A historic ship, a legendary jewel, a race to save the world… Samit Basu’s Terror on the Titanic sets a smart pace for the Morningstar Agency series.

The first of Samit Basu’s Morningstar Agency novels for young adults, Terror on the Titanic is an account of a jewel heist — one plotted by The Morningstar Agency — that takes place in 1912 onboard the legendary ship.

The Morningstar Agency is centuries old and is headed by the mysterious, supposedly immortal Mr. Morningstar. His handpicked agents are involved in missions that have impacted history as we know it.

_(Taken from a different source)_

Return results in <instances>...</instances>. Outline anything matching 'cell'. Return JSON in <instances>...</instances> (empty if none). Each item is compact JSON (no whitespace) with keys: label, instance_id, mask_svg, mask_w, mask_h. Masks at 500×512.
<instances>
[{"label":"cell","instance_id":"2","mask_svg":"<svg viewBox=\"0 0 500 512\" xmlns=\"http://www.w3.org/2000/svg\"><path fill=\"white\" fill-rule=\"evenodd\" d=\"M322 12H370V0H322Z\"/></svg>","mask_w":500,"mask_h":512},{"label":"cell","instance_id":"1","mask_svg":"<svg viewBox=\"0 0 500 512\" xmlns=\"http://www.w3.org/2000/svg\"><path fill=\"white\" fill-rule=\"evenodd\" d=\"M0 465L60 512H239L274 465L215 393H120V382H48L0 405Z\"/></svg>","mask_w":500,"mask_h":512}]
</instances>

The agency is after the Eye of the Empire, a ruby that is said to possess a power that could potentially threaten the survival of our species. It is up to Morningstar agents Nathaniel Brown and Genevieve Lupin to retrieve the gem and save the world.

Setting the pace

The narrative is racy and Basu does not waste any time in getting to the story. There are no lengthy introductions to the characters but their histories are told as the story progresses. This was where the book got interesting because the characters are spin-offs of the literary characters we have grown up with.

Nathaniel Brown, fresh out of the jungle and the narrator, is the son of Mowgli from Rudyard Kipling’s Jungle Book, and Genevieve Lupin, a master thief, is the daughter of is the daughter of Arsene Lupin (described as the great thief who kept referring to himself in third person).

To retrieve the Eye of the Empire, they must battle not just other men but also aliens known as Parloks and creatures called Golems that are half-robot and half-human, each with its own agenda. A large part of the setting is based on the screenplay of James Cameron’s Titanic.

Fresh look

Despite the extraordinarily inventive spin and events, there are times when the story doesn’t completely feel like the author’s own. Another gripe (albeit small) was the footnotes. They are witty, but break the pace occasionally. These, of course, were minor faults because overall, the book was funny, fresh and holds the promise of a great series.